- **Short problem**
Reproduce every item below word for word, line by line, but leave out the pictures.

- **Records provided**
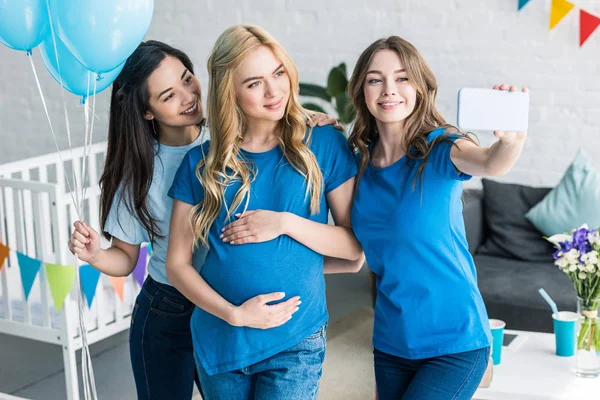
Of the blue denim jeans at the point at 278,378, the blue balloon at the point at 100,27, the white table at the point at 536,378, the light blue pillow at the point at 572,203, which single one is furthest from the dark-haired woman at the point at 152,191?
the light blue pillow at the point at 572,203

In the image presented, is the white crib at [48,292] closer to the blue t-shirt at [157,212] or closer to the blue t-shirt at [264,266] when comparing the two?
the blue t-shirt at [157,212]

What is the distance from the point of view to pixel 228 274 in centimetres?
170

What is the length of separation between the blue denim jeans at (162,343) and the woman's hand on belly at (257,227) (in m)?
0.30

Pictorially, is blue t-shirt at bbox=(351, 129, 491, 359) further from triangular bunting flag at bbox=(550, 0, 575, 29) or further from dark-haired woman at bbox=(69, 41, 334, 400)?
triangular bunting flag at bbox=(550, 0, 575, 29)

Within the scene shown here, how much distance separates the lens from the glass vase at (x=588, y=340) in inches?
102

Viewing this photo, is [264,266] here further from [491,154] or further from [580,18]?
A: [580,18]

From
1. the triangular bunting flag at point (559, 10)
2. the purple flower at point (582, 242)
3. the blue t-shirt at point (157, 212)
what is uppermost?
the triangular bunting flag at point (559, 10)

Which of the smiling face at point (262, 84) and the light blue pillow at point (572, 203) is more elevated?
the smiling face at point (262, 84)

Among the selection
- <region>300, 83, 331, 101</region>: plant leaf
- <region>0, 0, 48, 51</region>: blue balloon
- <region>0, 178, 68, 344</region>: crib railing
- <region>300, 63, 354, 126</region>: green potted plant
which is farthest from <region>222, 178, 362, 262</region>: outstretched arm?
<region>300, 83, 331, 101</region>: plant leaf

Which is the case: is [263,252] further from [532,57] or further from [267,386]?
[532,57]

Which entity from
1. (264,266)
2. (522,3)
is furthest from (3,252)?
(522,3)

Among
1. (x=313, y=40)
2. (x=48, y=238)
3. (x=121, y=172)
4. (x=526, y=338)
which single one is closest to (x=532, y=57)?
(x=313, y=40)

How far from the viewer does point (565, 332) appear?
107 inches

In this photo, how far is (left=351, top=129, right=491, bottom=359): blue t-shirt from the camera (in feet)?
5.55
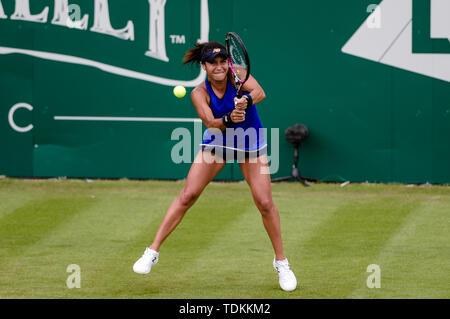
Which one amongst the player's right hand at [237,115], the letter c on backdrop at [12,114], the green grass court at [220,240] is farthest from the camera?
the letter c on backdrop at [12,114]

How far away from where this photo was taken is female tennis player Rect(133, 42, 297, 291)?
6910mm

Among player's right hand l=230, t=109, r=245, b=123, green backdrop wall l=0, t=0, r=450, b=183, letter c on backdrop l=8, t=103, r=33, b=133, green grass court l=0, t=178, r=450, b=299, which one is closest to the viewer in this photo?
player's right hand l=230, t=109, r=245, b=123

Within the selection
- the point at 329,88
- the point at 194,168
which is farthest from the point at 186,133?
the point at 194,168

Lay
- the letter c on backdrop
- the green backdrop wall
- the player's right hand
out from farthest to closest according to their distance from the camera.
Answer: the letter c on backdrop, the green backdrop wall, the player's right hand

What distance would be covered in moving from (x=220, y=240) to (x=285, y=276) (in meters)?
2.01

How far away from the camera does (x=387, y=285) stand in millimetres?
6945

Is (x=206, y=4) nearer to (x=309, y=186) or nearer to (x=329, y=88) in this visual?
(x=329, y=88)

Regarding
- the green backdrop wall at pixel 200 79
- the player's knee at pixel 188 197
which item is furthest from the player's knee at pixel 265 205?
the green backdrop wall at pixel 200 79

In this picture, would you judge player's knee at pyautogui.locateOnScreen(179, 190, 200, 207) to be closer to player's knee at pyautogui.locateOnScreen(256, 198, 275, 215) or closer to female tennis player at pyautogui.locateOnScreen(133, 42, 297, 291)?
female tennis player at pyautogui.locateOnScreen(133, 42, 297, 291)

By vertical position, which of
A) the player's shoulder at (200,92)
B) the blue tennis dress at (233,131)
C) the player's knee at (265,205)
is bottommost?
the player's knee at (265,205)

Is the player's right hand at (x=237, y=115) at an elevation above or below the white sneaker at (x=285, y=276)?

- **Right answer**
Of the blue denim jeans at the point at 278,378, the blue balloon at the point at 100,27, the white table at the point at 536,378, the light blue pillow at the point at 572,203, which single one is furthest from the dark-haired woman at the point at 152,191?
the light blue pillow at the point at 572,203

In the image presented, is the white crib at [48,292] closer to the blue t-shirt at [157,212] or closer to the blue t-shirt at [264,266] when comparing the two?
the blue t-shirt at [157,212]

What is the distance from the point of view to pixel 228 274 in centimetres?
170

What is the length of separation between the blue denim jeans at (162,343) and the woman's hand on belly at (257,227) (in m)?
0.30

Pictorially, is blue t-shirt at bbox=(351, 129, 491, 359) further from triangular bunting flag at bbox=(550, 0, 575, 29) or further from dark-haired woman at bbox=(69, 41, 334, 400)?
triangular bunting flag at bbox=(550, 0, 575, 29)

Within the scene shown here, how much distance separates the lens from the glass vase at (x=588, y=340) in inches?
102

Viewing this photo, is [264,266] here further from [491,154] or further from [580,18]?
A: [580,18]

From
1. the triangular bunting flag at point (559, 10)
2. the purple flower at point (582, 242)
3. the blue t-shirt at point (157, 212)
what is uppermost?
the triangular bunting flag at point (559, 10)

Which of the smiling face at point (262, 84) and the light blue pillow at point (572, 203) is more elevated?
the smiling face at point (262, 84)

Among the selection
- <region>300, 83, 331, 101</region>: plant leaf
- <region>0, 0, 48, 51</region>: blue balloon
- <region>0, 178, 68, 344</region>: crib railing
- <region>300, 63, 354, 126</region>: green potted plant
which is farthest from <region>222, 178, 362, 262</region>: outstretched arm?
<region>300, 83, 331, 101</region>: plant leaf

Which is the case: is [263,252] further from [532,57] or further from [267,386]?
[532,57]

Which entity from
1. (264,266)
2. (522,3)
is furthest from (3,252)?
(522,3)

Among
1. (x=313, y=40)
2. (x=48, y=238)
3. (x=121, y=172)
4. (x=526, y=338)
which single one is closest to (x=532, y=57)?
(x=313, y=40)

How far from the viewer does point (565, 332) appear?
107 inches

In this photo, how far is (left=351, top=129, right=491, bottom=359): blue t-shirt from the camera (in feet)?
5.55
Which one amongst the player's right hand at [237,115], the letter c on backdrop at [12,114], the green grass court at [220,240] is farthest from the camera?
the letter c on backdrop at [12,114]

How far away from where this photo was taken is female tennis player Rect(133, 42, 297, 291)?
6910mm

Among player's right hand l=230, t=109, r=245, b=123, green backdrop wall l=0, t=0, r=450, b=183, letter c on backdrop l=8, t=103, r=33, b=133, green grass court l=0, t=178, r=450, b=299, which one is closest to the viewer in this photo?
player's right hand l=230, t=109, r=245, b=123

Within the selection
- the point at 329,88
- the point at 194,168
which is farthest from the point at 186,133?
the point at 194,168

Lay
- the letter c on backdrop
- the green backdrop wall
- the player's right hand
out from farthest to closest according to their distance from the camera.
Answer: the letter c on backdrop, the green backdrop wall, the player's right hand

What distance would be covered in moving from (x=220, y=240) to (x=285, y=276) (in meters)?
2.01

How far away from the camera does (x=387, y=285) stand in millimetres?
6945

Is (x=206, y=4) nearer to (x=309, y=186) or nearer to (x=329, y=88) in this visual?
(x=329, y=88)

Regarding
- the green backdrop wall at pixel 200 79
- the player's knee at pixel 188 197
which item is furthest from the player's knee at pixel 265 205?
the green backdrop wall at pixel 200 79

In this picture, would you judge player's knee at pyautogui.locateOnScreen(179, 190, 200, 207) to be closer to player's knee at pyautogui.locateOnScreen(256, 198, 275, 215) or closer to female tennis player at pyautogui.locateOnScreen(133, 42, 297, 291)?
female tennis player at pyautogui.locateOnScreen(133, 42, 297, 291)

By vertical position, which of
A) the player's shoulder at (200,92)
B) the blue tennis dress at (233,131)
C) the player's knee at (265,205)
is bottommost?
the player's knee at (265,205)

Is the player's right hand at (x=237, y=115) at an elevation above or below the white sneaker at (x=285, y=276)?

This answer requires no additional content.